- _WORK INSTRUCTION_:
An exact copy of the listing is required, with its pictures removed.
EXTRACTED ENTRIES Block Start
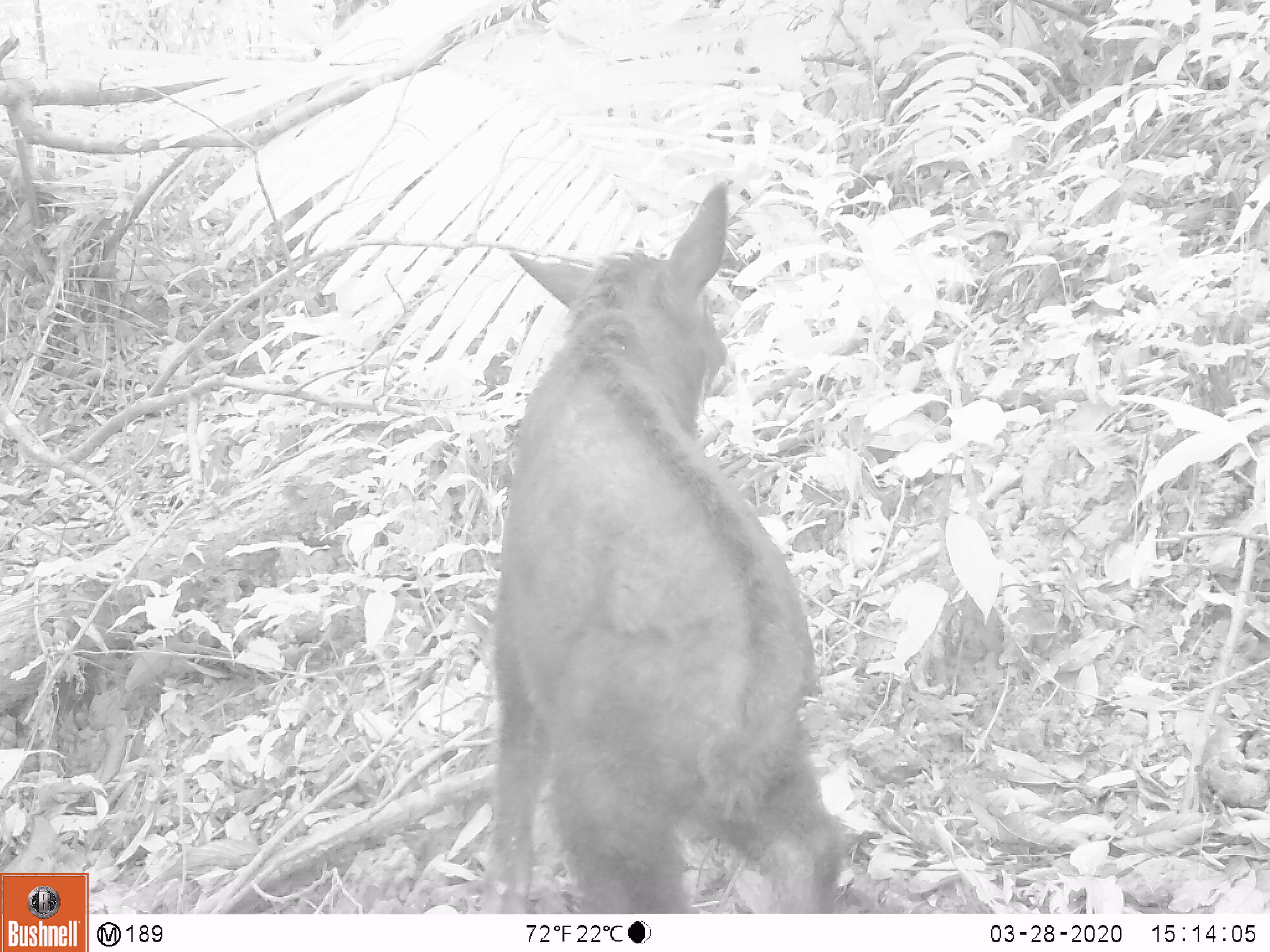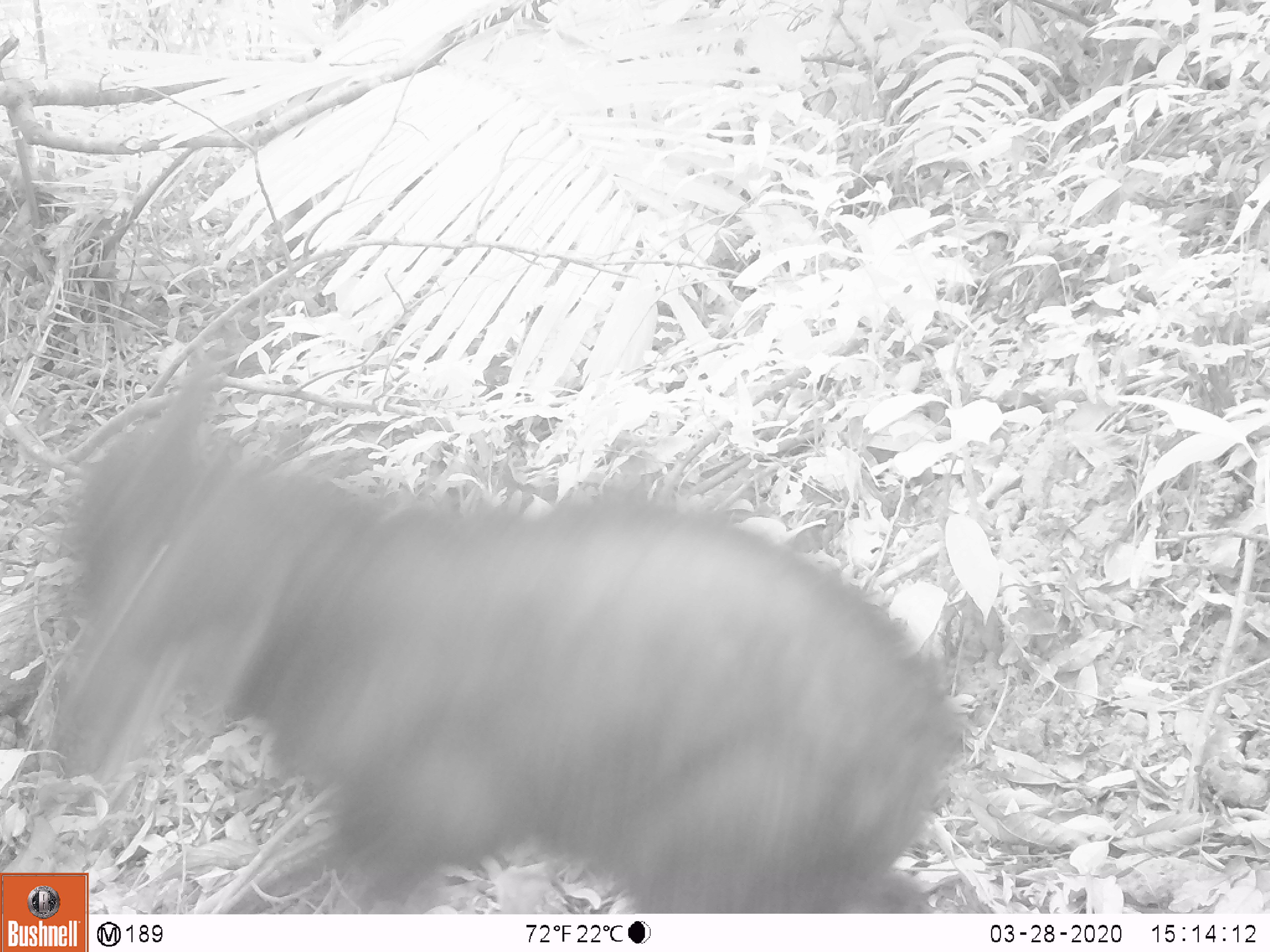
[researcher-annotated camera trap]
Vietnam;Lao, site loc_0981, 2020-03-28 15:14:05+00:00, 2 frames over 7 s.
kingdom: Animalia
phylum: Chordata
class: Mammalia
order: Artiodactyla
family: Bovidae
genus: Capricornis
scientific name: Capricornis sumatraensis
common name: chinese serow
Chinese serow (Capricornis sumatraensis). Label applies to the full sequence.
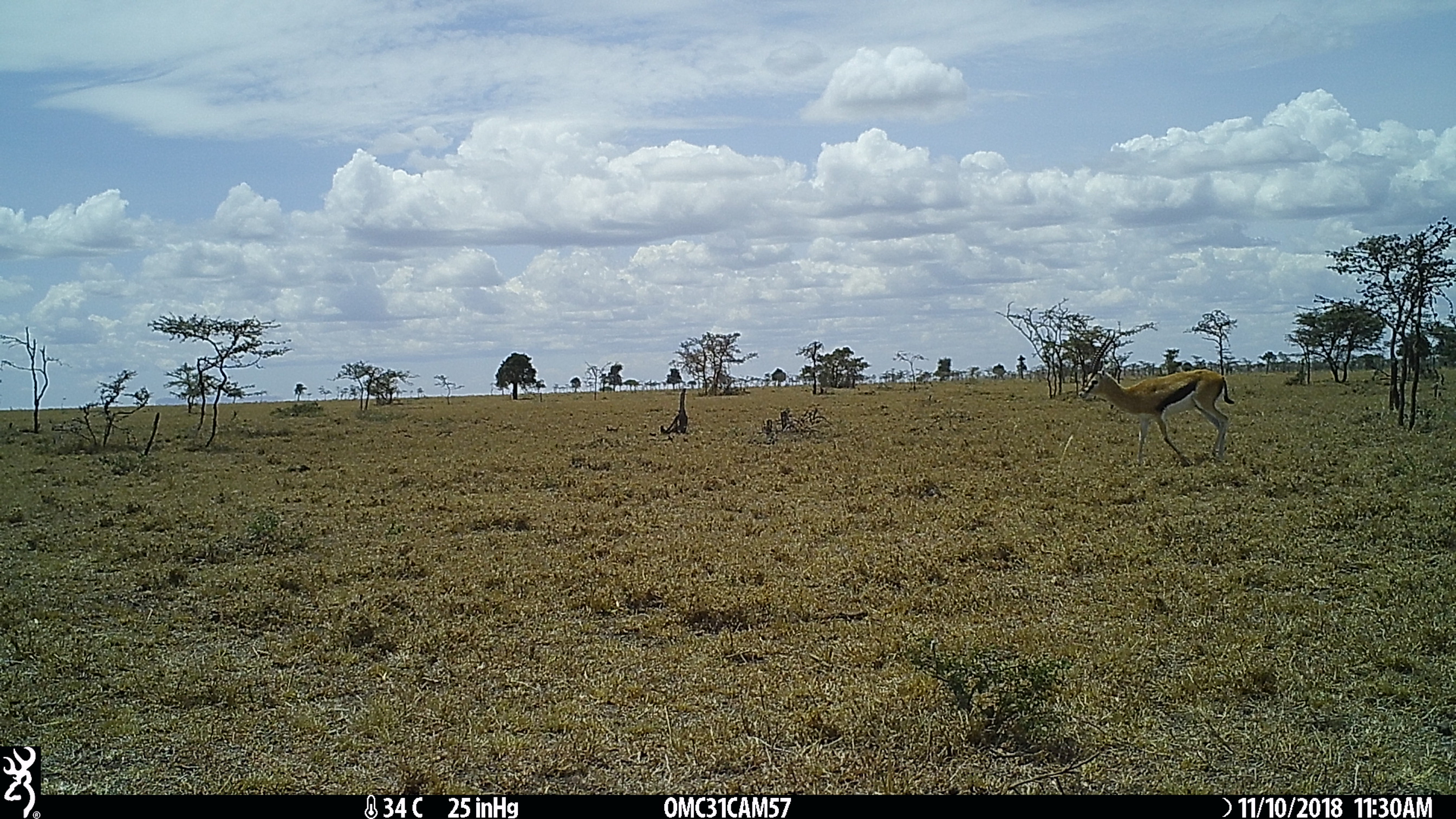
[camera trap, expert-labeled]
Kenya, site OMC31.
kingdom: Animalia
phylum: Chordata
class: Mammalia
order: Artiodactyla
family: Bovidae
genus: Eudorcas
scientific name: Eudorcas thomsonii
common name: thomon's gazelle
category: gazelle thomsons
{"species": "gazelle thomsons (thomon's gazelle) (Eudorcas thomsonii)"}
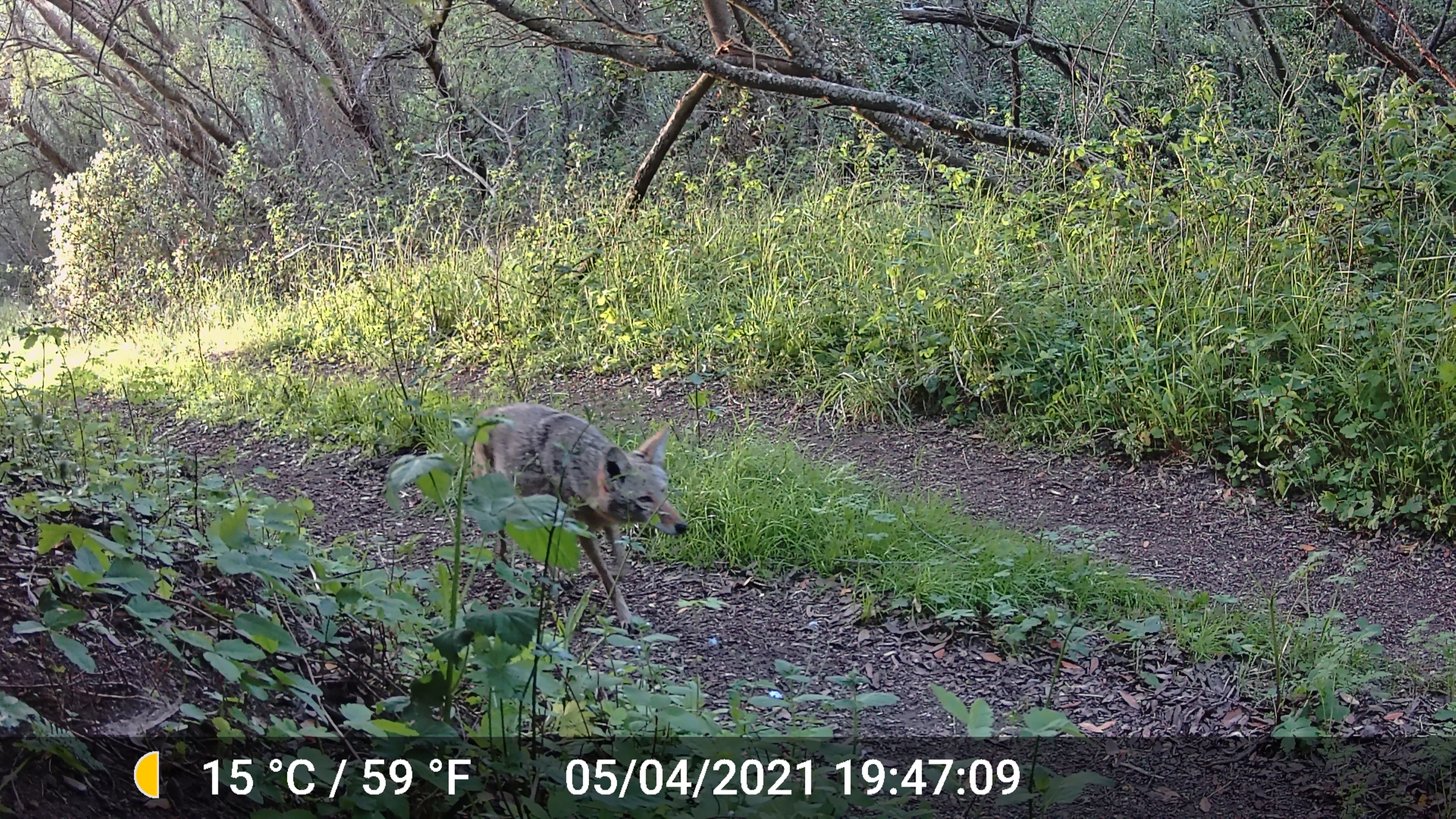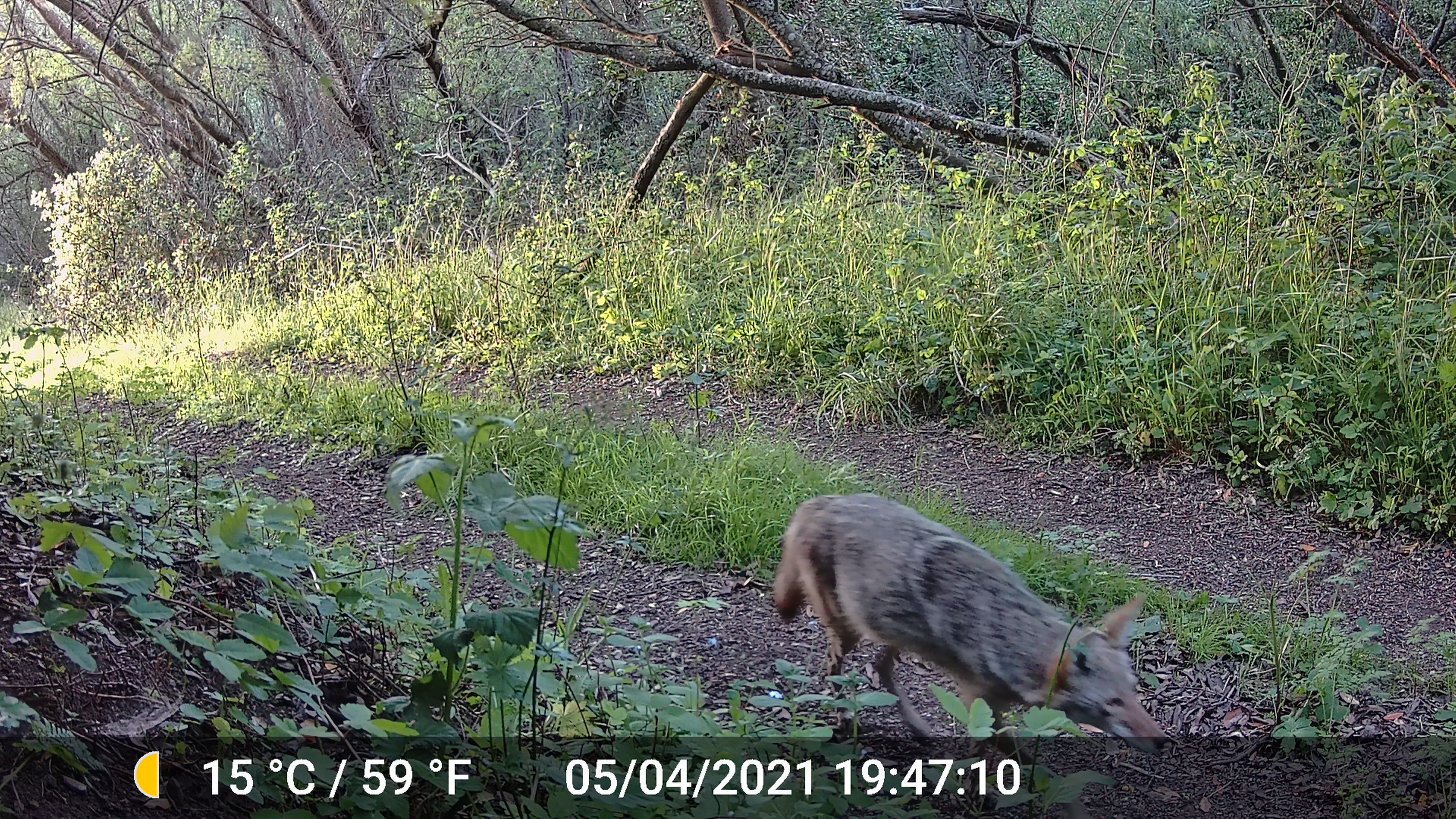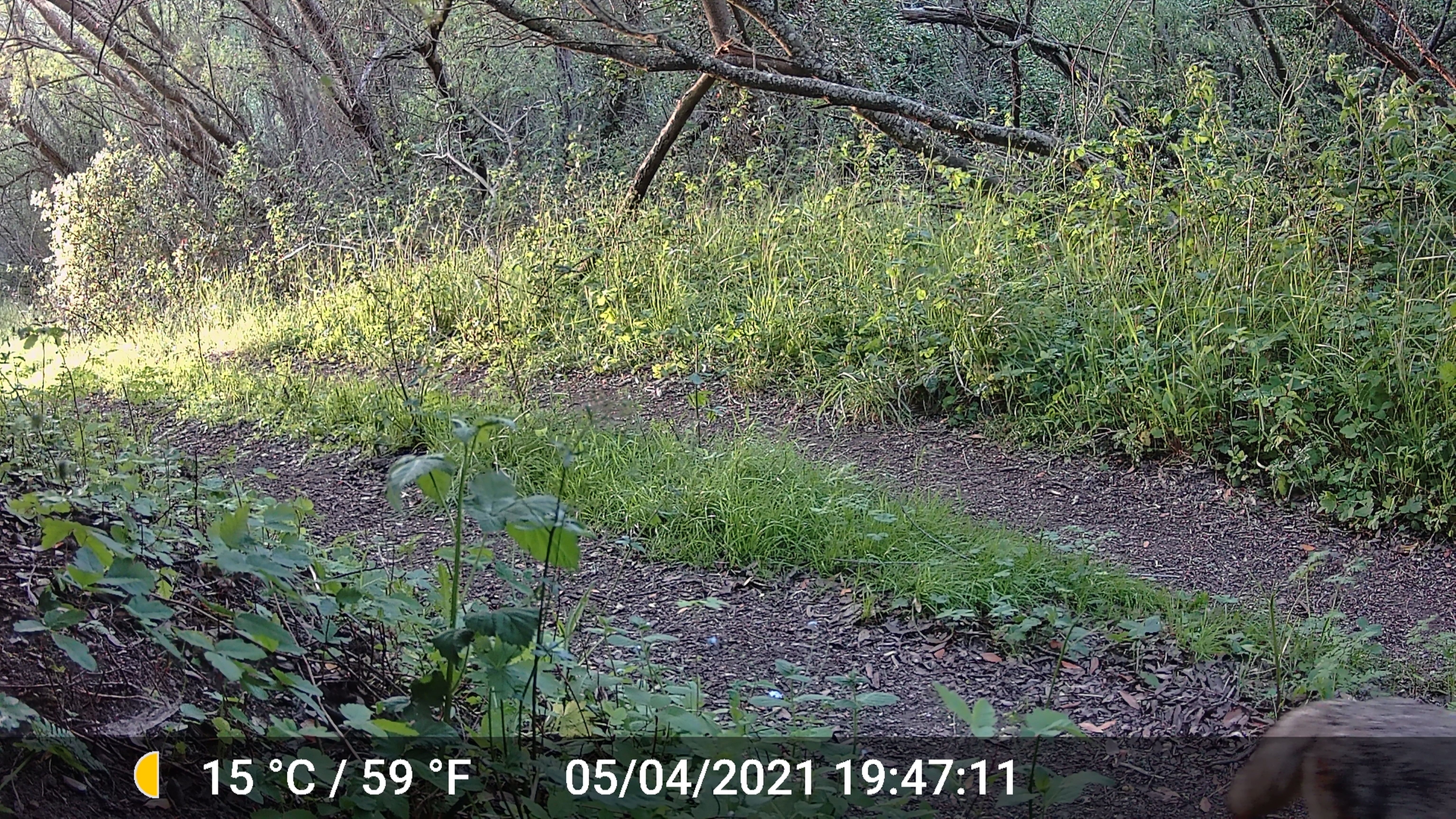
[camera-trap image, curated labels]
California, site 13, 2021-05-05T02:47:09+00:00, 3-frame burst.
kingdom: Animalia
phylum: Chordata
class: Mammalia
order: Carnivora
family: Canidae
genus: Canis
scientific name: Canis latrans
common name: coyote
EXTRACTED ENTRIES Block End
- _ANSWER BOX_:
[researcher-annotated camera trap]
Vietnam;Lao, site loc_0981, 2020-03-28 15:14:05+00:00, 2 frames over 7 s.
kingdom: Animalia
phylum: Chordata
class: Mammalia
order: Artiodactyla
family: Bovidae
genus: Capricornis
scientific name: Capricornis sumatraensis
common name: chinese serow
Chinese serow (Capricornis sumatraensis). Label applies to the full sequence.
[camera trap, expert-labeled]
Kenya, site OMC31.
kingdom: Animalia
phylum: Chordata
class: Mammalia
order: Artiodactyla
family: Bovidae
genus: Eudorcas
scientific name: Eudorcas thomsonii
common name: thomon's gazelle
category: gazelle thomsons
{"species": "gazelle thomsons (thomon's gazelle) (Eudorcas thomsonii)"}
[camera-trap image, curated labels]
California, site 13, 2021-05-05T02:47:09+00:00, 3-frame burst.
kingdom: Animalia
phylum: Chordata
class: Mammalia
order: Carnivora
family: Canidae
genus: Canis
scientific name: Canis latrans
common name: coyote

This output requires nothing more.